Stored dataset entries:
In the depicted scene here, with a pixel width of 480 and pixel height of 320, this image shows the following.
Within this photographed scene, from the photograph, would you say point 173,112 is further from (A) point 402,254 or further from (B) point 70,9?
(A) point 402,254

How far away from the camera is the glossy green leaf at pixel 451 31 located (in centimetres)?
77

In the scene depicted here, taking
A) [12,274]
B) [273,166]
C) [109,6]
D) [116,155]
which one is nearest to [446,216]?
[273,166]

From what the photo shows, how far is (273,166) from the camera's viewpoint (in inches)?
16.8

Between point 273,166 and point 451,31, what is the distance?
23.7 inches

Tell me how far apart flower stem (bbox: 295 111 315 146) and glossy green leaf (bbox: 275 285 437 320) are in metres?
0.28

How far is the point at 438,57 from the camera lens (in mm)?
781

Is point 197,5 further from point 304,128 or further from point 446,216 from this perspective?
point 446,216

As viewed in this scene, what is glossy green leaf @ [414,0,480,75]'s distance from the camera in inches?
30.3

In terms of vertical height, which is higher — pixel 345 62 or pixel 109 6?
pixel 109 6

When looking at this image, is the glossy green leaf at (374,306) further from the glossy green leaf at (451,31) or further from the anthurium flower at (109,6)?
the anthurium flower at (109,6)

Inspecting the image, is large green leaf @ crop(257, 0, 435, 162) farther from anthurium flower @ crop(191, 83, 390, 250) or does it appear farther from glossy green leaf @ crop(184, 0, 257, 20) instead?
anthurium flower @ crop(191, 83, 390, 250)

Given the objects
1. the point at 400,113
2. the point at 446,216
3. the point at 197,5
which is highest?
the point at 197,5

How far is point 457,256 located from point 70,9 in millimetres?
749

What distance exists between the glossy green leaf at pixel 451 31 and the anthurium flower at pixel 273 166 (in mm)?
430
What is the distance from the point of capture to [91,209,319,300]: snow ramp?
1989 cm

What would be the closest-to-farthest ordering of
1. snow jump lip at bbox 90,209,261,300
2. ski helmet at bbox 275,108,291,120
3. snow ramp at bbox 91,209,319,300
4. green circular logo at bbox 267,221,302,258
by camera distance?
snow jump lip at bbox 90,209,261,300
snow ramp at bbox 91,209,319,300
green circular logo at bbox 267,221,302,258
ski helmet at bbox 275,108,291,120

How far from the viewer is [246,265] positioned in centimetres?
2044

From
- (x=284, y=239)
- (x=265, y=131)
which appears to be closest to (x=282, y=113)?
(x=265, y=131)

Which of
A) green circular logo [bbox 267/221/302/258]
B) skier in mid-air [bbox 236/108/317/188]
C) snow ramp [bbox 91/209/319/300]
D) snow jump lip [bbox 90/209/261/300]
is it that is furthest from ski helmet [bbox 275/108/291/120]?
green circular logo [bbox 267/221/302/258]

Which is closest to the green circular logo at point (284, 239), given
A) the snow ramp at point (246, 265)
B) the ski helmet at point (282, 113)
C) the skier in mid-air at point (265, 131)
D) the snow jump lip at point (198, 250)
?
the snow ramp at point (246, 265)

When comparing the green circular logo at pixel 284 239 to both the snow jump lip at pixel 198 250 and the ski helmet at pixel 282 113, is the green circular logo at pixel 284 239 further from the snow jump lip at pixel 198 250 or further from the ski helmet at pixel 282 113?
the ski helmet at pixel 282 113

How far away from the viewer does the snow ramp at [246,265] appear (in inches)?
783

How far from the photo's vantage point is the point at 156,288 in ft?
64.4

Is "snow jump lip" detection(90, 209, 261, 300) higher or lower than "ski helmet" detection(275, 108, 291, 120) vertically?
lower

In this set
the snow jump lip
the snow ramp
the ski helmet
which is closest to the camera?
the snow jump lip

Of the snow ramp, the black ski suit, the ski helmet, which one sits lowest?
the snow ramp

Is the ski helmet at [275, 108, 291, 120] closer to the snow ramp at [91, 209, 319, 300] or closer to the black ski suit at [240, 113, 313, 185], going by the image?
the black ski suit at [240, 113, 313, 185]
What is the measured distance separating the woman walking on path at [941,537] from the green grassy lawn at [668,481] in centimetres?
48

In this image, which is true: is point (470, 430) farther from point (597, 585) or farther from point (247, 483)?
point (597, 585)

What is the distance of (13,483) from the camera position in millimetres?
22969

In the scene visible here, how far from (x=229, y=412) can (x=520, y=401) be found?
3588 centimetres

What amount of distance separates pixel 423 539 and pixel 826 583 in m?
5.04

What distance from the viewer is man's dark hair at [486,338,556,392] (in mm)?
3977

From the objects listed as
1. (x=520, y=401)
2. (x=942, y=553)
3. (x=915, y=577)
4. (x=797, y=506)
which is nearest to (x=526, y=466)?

§ THE REQUEST
Please format all of the material above as a JSON list of strings, one string per line, leaving out blank lines.

§ EXERCISE RESULT
[
  "In the depicted scene here, with a pixel width of 480 and pixel height of 320, this image shows the following.",
  "Within this photographed scene, from the photograph, would you say point 173,112 is further from (A) point 402,254 or further from (B) point 70,9?",
  "(A) point 402,254",
  "How far away from the camera is the glossy green leaf at pixel 451 31 located (in centimetres)?",
  "77",
  "In the scene depicted here, taking",
  "A) [12,274]",
  "B) [273,166]",
  "C) [109,6]",
  "D) [116,155]",
  "which one is nearest to [446,216]?",
  "[273,166]",
  "From what the photo shows, how far is (273,166) from the camera's viewpoint (in inches)?",
  "16.8",
  "Between point 273,166 and point 451,31, what is the distance?",
  "23.7 inches",
  "Tell me how far apart flower stem (bbox: 295 111 315 146) and glossy green leaf (bbox: 275 285 437 320) are in metres?",
  "0.28",
  "How far is the point at 438,57 from the camera lens (in mm)?",
  "781",
  "Is point 197,5 further from point 304,128 or further from point 446,216 from this perspective?",
  "point 446,216",
  "As viewed in this scene, what is glossy green leaf @ [414,0,480,75]'s distance from the camera in inches?",
  "30.3",
  "In terms of vertical height, which is higher — pixel 345 62 or pixel 109 6?",
  "pixel 109 6",
  "When looking at this image, is the glossy green leaf at (374,306) further from the glossy green leaf at (451,31) or further from the anthurium flower at (109,6)?",
  "the anthurium flower at (109,6)",
  "Inspecting the image, is large green leaf @ crop(257, 0, 435, 162) farther from anthurium flower @ crop(191, 83, 390, 250) or does it appear farther from glossy green leaf @ crop(184, 0, 257, 20) instead?",
  "anthurium flower @ crop(191, 83, 390, 250)",
  "Given the objects",
  "1. the point at 400,113",
  "2. the point at 446,216",
  "3. the point at 197,5",
  "which is highest?",
  "the point at 197,5",
  "How far is point 457,256 located from point 70,9 in millimetres?",
  "749",
  "What distance exists between the glossy green leaf at pixel 451 31 and the anthurium flower at pixel 273 166 (in mm)?",
  "430",
  "What is the distance from the point of capture to [91,209,319,300]: snow ramp?",
  "1989 cm",
  "What would be the closest-to-farthest ordering of",
  "1. snow jump lip at bbox 90,209,261,300",
  "2. ski helmet at bbox 275,108,291,120",
  "3. snow ramp at bbox 91,209,319,300",
  "4. green circular logo at bbox 267,221,302,258",
  "by camera distance?",
  "snow jump lip at bbox 90,209,261,300",
  "snow ramp at bbox 91,209,319,300",
  "green circular logo at bbox 267,221,302,258",
  "ski helmet at bbox 275,108,291,120",
  "How far from the viewer is [246,265] positioned in centimetres?",
  "2044",
  "From",
  "- (x=284, y=239)",
  "- (x=265, y=131)",
  "which appears to be closest to (x=282, y=113)?",
  "(x=265, y=131)",
  "Which of",
  "A) green circular logo [bbox 267/221/302/258]",
  "B) skier in mid-air [bbox 236/108/317/188]",
  "C) snow ramp [bbox 91/209/319/300]",
  "D) snow jump lip [bbox 90/209/261/300]",
  "is it that is furthest from ski helmet [bbox 275/108/291/120]?",
  "green circular logo [bbox 267/221/302/258]",
  "Which is closest to the green circular logo at point (284, 239), given",
  "A) the snow ramp at point (246, 265)",
  "B) the ski helmet at point (282, 113)",
  "C) the skier in mid-air at point (265, 131)",
  "D) the snow jump lip at point (198, 250)",
  "?",
  "the snow ramp at point (246, 265)",
  "When comparing the green circular logo at pixel 284 239 to both the snow jump lip at pixel 198 250 and the ski helmet at pixel 282 113, is the green circular logo at pixel 284 239 further from the snow jump lip at pixel 198 250 or further from the ski helmet at pixel 282 113?",
  "the ski helmet at pixel 282 113",
  "How far away from the viewer does the snow ramp at [246,265] appear (in inches)?",
  "783",
  "How far from the photo's vantage point is the point at 156,288 in ft?",
  "64.4",
  "Is \"snow jump lip\" detection(90, 209, 261, 300) higher or lower than \"ski helmet\" detection(275, 108, 291, 120) vertically?",
  "lower",
  "In this set",
  "the snow jump lip",
  "the snow ramp",
  "the ski helmet",
  "which is closest to the camera?",
  "the snow jump lip",
  "Of the snow ramp, the black ski suit, the ski helmet, which one sits lowest?",
  "the snow ramp",
  "Is the ski helmet at [275, 108, 291, 120] closer to the snow ramp at [91, 209, 319, 300] or closer to the black ski suit at [240, 113, 313, 185], going by the image?",
  "the black ski suit at [240, 113, 313, 185]",
  "What is the measured distance separating the woman walking on path at [941,537] from the green grassy lawn at [668,481] in centimetres?",
  "48",
  "In this image, which is true: is point (470, 430) farther from point (597, 585) or farther from point (247, 483)?",
  "point (597, 585)",
  "What is the distance of (13,483) from the camera position in millimetres?",
  "22969",
  "In the scene visible here, how far from (x=229, y=412) can (x=520, y=401) be found?",
  "3588 centimetres",
  "What amount of distance separates pixel 423 539 and pixel 826 583 in m?",
  "5.04",
  "What distance from the viewer is man's dark hair at [486,338,556,392] (in mm)?",
  "3977",
  "From the objects listed as",
  "1. (x=520, y=401)",
  "2. (x=942, y=553)",
  "3. (x=915, y=577)",
  "4. (x=797, y=506)",
  "which is nearest to (x=526, y=466)?"
]